Current cache size in bytes.

cached_paths property

cached_paths: list[str]

List of currently cached paths (in LRU order, oldest first).

__enter__

__enter__() -> 'CachingReadableStore'

Enter the context manager.

__exit__

__exit__(exc_type, exc_val, exc_tb) -> None

Exit the context manager, clearing the cache.

__getattr__

__getattr__(name: str) -> Any

Forward unknown attributes to the underlying store.

This ensures CachingReadableStore is transparent for any additional public methods or attributes the underlying store may have.

Note: Private attributes (starting with '_') are not forwarded.

__init__

__init__(store: ReadableStore, max_size: int = 256 * 1024 * 1024) -> None

Create a caching wrapper around a store.

Parameters:

__reduce__

__reduce__()

Support pickling for multiprocessing and distributed frameworks.

Returns a fresh instance with an empty cache. This is intentional: serializing the full cache contents would be inefficient for distributed workloads where each worker typically processes different files.

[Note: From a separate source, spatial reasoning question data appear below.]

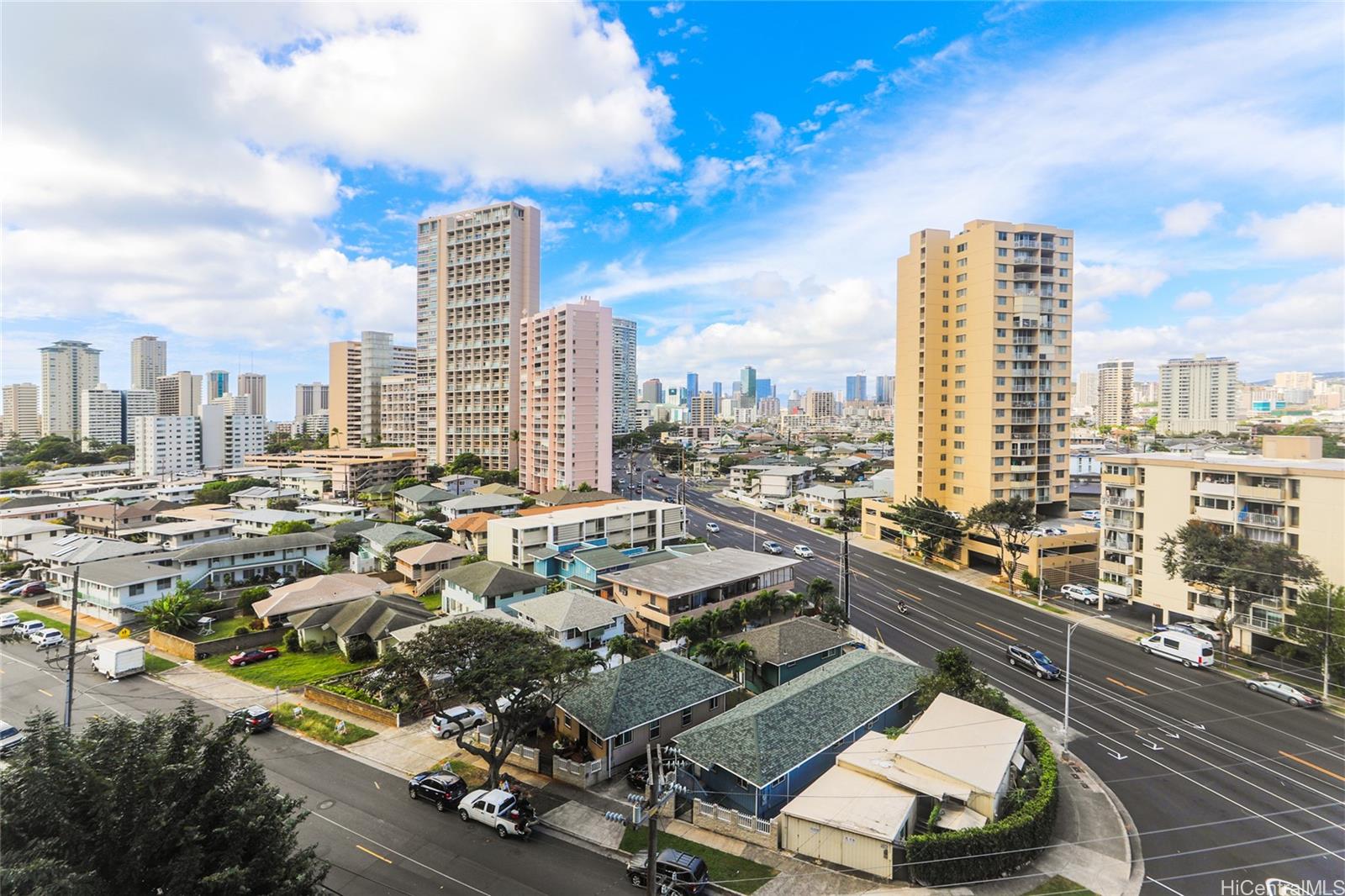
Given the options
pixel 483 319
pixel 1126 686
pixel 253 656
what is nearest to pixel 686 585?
Answer: pixel 1126 686

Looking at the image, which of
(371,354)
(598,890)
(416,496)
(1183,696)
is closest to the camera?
(598,890)

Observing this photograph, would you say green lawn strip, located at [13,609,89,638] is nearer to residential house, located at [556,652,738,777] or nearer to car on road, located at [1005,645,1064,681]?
residential house, located at [556,652,738,777]

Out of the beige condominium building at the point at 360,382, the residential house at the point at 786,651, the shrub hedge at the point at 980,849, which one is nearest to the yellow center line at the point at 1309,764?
the shrub hedge at the point at 980,849

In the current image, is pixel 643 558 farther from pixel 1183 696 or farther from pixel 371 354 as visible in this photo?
pixel 371 354

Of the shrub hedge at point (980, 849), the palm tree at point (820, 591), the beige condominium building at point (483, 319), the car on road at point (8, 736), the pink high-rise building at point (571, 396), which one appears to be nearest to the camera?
the shrub hedge at point (980, 849)

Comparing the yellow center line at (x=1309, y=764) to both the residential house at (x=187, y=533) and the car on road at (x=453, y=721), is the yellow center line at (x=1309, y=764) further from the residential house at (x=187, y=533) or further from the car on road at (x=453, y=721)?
the residential house at (x=187, y=533)

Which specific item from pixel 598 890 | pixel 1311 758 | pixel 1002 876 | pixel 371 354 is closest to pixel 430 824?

The underlying store and max_size configuration are preserved.

clear_cache

clear_cache() -> None

Clear all cached objects.

get

get(path: str, *, options: GetOptions | None = None) -> GetResult

Get entire file, using cache if available.

get_async async

get_async(path: str, *, options: GetOptions | None = None) -> GetResultAsync

Get entire file async, using cache if available.

get_range

get_range(
    path: str, *, start: int, end: int | None = None, length: int | None = None
) -> Buffer

Get a byte range, caching the full object first if needed.

get_range_async async

get_range_async(
    path: str, *, start: int, end: int | None = None, length: int | None = None
) -> Buffer

Get a byte range async, caching the full object first if needed.

get_ranges

get_ranges(
    path: str,
    *,
    starts: Sequence[int],
    ends: Sequence[int] | None = None,
    lengths: Sequence[int] | None = None,
) -> Sequence[Buffer]

Get multiple byte ranges, caching the full object first if needed.

get_ranges_async async

get_ranges_async(
    path: str,
    *,
    starts: Sequence[int],
    ends: Sequence[int] | None = None,
    lengths: Sequence[int] | None = None,
) -> Sequence[Buffer]

Get multiple byte ranges async, caching the full object first if needed.

head

head(path: str) -> ObjectMeta

Get file metadata (delegates to underlying store).

head_async async

head_async(path: str) -> ObjectMeta

Get file metadata async (delegates to underlying store).